* [Exercise requirements]
1) In the registration statement excerpt below, translate this sentence into Spanish: "The exhibits filed as part of or incorporated by reference in this Registration Statement are listed in the Index of Exhibits that begins on Page 8."
2) Reproduce the stretch of the registration statement excerpt below from "Item 8. Exhibits." through "Item 9. Undertakings.", keeping every word and mark as it appears.
>> BEGIN Text passage
Item 7. Exemption From Registration Claimed.

     Not applicable.

Item 8. Exhibits.

     The exhibits filed as part of or incorporated by reference in this
Registration Statement are listed in the Index of Exhibits that begins on
Page 8.

Item 9. Undertakings.

     The undersigned Registrant hereby undertakes:

     (1) To file, during any period in which offers or sales are being made of
the securities registered hereby, a post-effective amendment to this
Registration Statement:

          (i) to include any prospectus required by Section 10(a)(3) of the
Securities Act of 1933 (the "Securities Act");

          (ii) to reflect in the prospectus any facts or events arising after
the effective date of this Registration Statement (or the most recent
post-effective amendment thereof) which, individually or in the aggregate,
represent a fundamental change in the information set forth in this Registration
Statement; and

          (iii) to include any material information with respect to the plan of
distribution not previously disclosed in this Registration Statement or any
material change to such information in this Registration Statement.
>> END Text passage
>> BEGIN Listed records
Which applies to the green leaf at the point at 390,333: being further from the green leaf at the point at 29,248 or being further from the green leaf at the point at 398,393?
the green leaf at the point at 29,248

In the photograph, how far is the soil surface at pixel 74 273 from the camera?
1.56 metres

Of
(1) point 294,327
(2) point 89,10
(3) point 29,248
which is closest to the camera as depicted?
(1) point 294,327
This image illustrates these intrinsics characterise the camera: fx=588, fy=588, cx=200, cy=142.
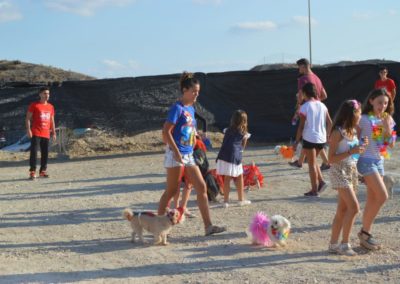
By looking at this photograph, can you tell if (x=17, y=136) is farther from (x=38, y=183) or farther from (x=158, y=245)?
(x=158, y=245)

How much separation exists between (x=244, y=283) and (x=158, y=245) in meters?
1.53

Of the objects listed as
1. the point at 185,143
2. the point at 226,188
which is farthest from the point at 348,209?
the point at 226,188

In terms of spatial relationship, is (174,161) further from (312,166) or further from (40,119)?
(40,119)

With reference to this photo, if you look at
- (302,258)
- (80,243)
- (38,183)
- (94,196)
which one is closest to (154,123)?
(38,183)

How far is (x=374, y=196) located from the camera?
18.3ft

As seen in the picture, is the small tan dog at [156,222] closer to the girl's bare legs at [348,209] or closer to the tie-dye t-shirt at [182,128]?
the tie-dye t-shirt at [182,128]

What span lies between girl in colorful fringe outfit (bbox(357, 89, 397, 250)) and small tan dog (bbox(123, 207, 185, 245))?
1.86m

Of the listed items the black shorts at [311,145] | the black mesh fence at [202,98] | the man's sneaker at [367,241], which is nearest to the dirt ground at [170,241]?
the man's sneaker at [367,241]

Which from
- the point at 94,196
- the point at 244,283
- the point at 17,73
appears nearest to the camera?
the point at 244,283

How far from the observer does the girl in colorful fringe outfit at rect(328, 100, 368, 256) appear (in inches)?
214

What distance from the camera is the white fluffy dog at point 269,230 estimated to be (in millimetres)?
5797

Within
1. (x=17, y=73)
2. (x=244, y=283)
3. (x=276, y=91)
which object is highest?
(x=17, y=73)

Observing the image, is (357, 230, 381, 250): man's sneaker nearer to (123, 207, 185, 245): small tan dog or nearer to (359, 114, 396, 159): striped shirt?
(359, 114, 396, 159): striped shirt

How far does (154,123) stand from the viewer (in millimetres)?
16094
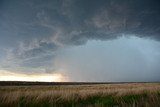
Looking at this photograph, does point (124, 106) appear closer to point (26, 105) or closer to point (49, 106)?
point (49, 106)

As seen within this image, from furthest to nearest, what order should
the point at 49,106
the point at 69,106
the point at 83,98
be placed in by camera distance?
the point at 83,98, the point at 69,106, the point at 49,106

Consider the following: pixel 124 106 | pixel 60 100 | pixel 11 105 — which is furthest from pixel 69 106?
pixel 124 106

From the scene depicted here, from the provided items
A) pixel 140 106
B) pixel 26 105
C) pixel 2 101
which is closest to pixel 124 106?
pixel 140 106

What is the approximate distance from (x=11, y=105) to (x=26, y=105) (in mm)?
730

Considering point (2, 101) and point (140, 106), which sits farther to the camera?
point (2, 101)

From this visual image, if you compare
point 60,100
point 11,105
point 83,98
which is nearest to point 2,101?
point 11,105

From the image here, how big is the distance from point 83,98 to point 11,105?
497cm

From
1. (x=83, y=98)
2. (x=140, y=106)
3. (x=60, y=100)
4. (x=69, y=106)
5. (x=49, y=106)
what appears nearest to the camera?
(x=140, y=106)

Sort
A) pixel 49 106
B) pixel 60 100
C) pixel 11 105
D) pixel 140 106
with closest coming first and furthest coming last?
pixel 140 106 < pixel 11 105 < pixel 49 106 < pixel 60 100

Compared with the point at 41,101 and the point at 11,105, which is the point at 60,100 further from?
the point at 11,105

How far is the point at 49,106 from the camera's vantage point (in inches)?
362

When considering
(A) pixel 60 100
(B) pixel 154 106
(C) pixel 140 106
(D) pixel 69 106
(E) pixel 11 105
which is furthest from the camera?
(A) pixel 60 100

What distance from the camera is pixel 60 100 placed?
35.5ft

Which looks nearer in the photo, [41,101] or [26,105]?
[26,105]
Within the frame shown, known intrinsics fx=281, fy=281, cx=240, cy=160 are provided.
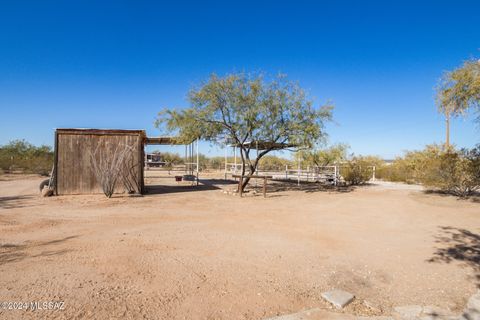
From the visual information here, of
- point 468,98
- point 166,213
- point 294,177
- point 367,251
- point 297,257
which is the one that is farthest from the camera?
point 294,177

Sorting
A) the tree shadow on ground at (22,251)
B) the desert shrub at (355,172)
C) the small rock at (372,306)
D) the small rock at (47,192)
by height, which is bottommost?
the small rock at (372,306)

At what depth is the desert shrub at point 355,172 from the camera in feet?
64.5

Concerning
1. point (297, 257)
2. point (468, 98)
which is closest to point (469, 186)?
point (468, 98)

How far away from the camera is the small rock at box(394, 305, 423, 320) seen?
10.4 feet

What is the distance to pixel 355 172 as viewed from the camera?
1966 cm

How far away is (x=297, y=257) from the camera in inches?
194

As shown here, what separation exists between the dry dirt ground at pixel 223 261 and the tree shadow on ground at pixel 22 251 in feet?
0.07

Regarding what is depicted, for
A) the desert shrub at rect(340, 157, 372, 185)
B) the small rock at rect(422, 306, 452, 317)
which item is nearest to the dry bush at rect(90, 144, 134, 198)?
the small rock at rect(422, 306, 452, 317)

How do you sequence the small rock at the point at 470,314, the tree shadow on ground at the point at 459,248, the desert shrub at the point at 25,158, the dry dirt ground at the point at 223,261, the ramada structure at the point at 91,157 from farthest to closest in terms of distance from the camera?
the desert shrub at the point at 25,158 < the ramada structure at the point at 91,157 < the tree shadow on ground at the point at 459,248 < the dry dirt ground at the point at 223,261 < the small rock at the point at 470,314

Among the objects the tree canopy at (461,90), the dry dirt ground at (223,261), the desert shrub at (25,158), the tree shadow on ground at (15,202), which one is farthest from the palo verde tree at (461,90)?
the desert shrub at (25,158)

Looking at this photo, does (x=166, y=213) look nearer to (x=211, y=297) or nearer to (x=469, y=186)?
(x=211, y=297)

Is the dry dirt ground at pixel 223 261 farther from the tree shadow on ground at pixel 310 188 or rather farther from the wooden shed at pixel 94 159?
the tree shadow on ground at pixel 310 188

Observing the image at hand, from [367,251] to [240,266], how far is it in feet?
8.50

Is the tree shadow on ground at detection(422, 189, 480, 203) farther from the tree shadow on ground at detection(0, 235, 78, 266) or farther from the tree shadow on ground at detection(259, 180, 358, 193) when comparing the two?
the tree shadow on ground at detection(0, 235, 78, 266)
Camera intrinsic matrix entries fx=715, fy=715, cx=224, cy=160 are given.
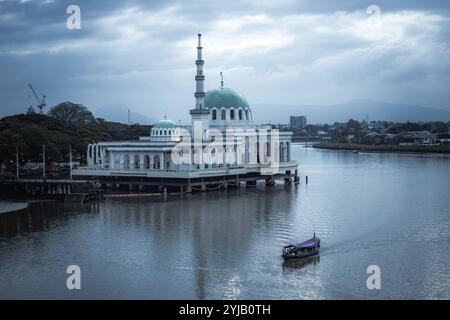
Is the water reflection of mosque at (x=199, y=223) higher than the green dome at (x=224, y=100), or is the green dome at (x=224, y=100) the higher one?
the green dome at (x=224, y=100)

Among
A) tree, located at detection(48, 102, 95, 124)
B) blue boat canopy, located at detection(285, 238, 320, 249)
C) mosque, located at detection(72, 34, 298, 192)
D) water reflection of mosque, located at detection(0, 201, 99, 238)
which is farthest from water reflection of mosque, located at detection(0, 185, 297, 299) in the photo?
tree, located at detection(48, 102, 95, 124)

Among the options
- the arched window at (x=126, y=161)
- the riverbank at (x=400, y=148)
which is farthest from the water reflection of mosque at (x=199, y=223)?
the riverbank at (x=400, y=148)

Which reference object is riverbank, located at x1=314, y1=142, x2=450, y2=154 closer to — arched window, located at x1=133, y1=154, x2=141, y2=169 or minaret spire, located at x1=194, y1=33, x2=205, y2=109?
minaret spire, located at x1=194, y1=33, x2=205, y2=109

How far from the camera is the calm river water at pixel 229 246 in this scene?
21.4 metres

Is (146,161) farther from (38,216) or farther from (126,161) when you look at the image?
(38,216)

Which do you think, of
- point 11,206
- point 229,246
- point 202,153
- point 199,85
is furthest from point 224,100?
point 229,246

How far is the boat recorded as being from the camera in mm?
24594

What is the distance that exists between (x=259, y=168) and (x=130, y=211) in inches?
615

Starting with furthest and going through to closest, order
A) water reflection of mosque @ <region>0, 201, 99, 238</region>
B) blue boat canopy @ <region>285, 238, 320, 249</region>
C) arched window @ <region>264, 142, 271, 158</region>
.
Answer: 1. arched window @ <region>264, 142, 271, 158</region>
2. water reflection of mosque @ <region>0, 201, 99, 238</region>
3. blue boat canopy @ <region>285, 238, 320, 249</region>

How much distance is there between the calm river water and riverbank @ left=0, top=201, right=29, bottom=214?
0.70 meters

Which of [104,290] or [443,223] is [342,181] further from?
[104,290]

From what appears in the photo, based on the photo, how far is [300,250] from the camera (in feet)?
81.3

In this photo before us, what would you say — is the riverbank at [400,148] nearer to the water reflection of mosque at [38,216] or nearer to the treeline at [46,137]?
the treeline at [46,137]
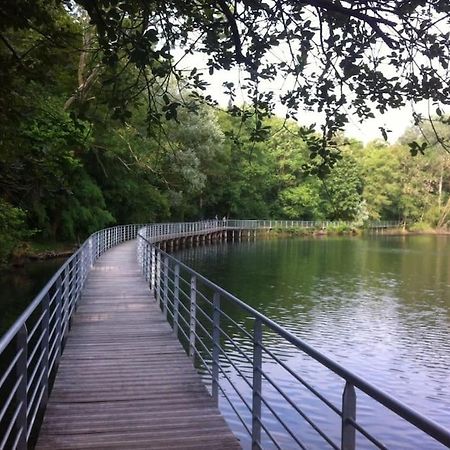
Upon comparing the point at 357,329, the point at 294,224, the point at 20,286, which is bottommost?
the point at 357,329

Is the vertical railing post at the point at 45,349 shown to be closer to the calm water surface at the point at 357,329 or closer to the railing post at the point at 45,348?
the railing post at the point at 45,348

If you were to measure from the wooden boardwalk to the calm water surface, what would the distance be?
1.95 m

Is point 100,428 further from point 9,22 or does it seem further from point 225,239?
point 225,239

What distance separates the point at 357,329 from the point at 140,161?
45.1 ft

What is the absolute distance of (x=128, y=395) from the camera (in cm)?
536

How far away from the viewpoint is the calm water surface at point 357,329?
8836 millimetres

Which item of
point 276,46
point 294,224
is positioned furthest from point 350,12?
point 294,224

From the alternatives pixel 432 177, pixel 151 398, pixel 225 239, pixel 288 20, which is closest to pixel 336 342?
pixel 151 398

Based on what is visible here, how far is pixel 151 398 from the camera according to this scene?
527 centimetres

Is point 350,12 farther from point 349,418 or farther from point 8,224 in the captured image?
point 8,224

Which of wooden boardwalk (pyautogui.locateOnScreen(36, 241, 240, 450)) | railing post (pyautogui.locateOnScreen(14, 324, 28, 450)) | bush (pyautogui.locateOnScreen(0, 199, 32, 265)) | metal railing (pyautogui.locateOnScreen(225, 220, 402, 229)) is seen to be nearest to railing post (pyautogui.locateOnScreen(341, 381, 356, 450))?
wooden boardwalk (pyautogui.locateOnScreen(36, 241, 240, 450))

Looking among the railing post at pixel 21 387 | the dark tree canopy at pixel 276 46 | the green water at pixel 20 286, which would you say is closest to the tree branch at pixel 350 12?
the dark tree canopy at pixel 276 46

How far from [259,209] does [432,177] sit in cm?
2713

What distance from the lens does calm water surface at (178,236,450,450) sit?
8.84 m
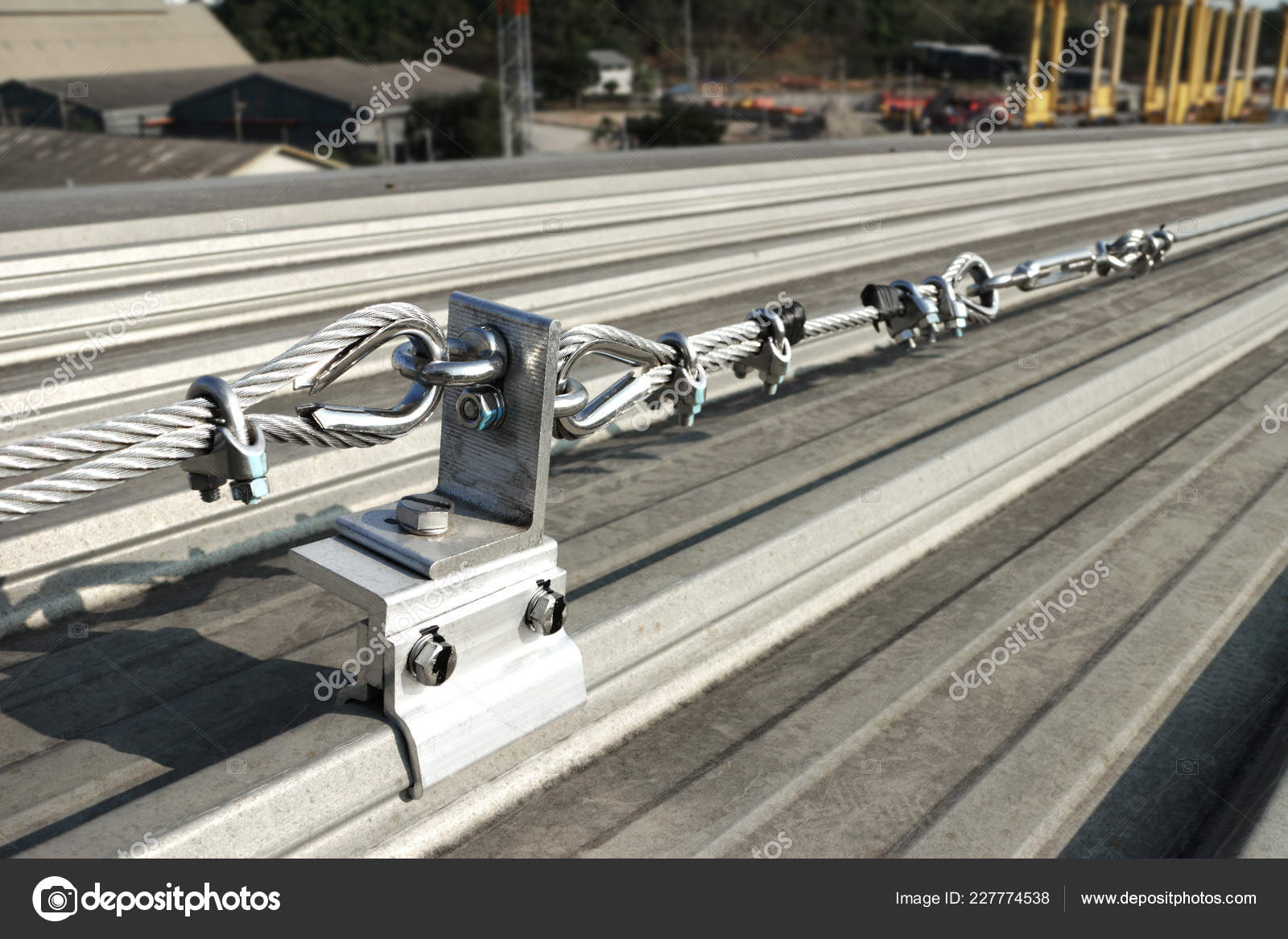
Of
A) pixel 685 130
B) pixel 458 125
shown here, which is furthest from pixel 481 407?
pixel 458 125

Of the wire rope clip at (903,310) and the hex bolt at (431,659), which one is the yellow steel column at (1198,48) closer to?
the wire rope clip at (903,310)

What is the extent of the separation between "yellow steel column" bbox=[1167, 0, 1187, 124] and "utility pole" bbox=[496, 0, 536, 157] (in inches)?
757

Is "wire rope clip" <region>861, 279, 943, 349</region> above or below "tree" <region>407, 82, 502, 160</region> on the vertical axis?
below

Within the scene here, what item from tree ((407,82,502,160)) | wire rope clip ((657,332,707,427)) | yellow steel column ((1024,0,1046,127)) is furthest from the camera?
tree ((407,82,502,160))

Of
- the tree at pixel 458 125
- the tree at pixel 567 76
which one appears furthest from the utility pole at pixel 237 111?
the tree at pixel 567 76

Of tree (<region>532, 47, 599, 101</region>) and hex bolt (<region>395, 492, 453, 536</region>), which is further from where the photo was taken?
tree (<region>532, 47, 599, 101</region>)

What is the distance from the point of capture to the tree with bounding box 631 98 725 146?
34.3m

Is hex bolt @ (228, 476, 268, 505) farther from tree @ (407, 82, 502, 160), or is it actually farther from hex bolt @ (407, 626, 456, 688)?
tree @ (407, 82, 502, 160)

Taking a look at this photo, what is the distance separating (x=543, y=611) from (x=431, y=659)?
0.17 meters

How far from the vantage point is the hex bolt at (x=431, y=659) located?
117cm

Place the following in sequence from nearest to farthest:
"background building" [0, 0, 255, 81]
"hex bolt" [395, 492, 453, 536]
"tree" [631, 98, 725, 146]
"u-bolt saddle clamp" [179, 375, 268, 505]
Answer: "u-bolt saddle clamp" [179, 375, 268, 505], "hex bolt" [395, 492, 453, 536], "tree" [631, 98, 725, 146], "background building" [0, 0, 255, 81]

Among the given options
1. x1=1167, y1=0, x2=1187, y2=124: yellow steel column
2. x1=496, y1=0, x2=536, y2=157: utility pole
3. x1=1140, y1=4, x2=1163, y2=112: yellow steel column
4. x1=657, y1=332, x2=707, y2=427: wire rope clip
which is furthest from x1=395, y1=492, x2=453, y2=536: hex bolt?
x1=1140, y1=4, x2=1163, y2=112: yellow steel column
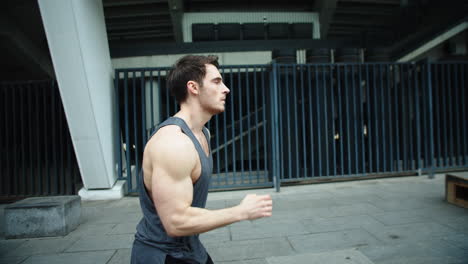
>> END Listed records
* [Outputs]
1) Los anexos presentados como parte de esta Declaración de Registro o incorporados por referencia en ella se enumeran en el Índice de Anexos que comienza en la página 8.

2)
Item 8. Exhibits.

     The exhibits filed as part of or incorporated by reference in this
Registration Statement are listed in the Index of Exhibits that begins on
Page 8.

Item 9. Undertakings.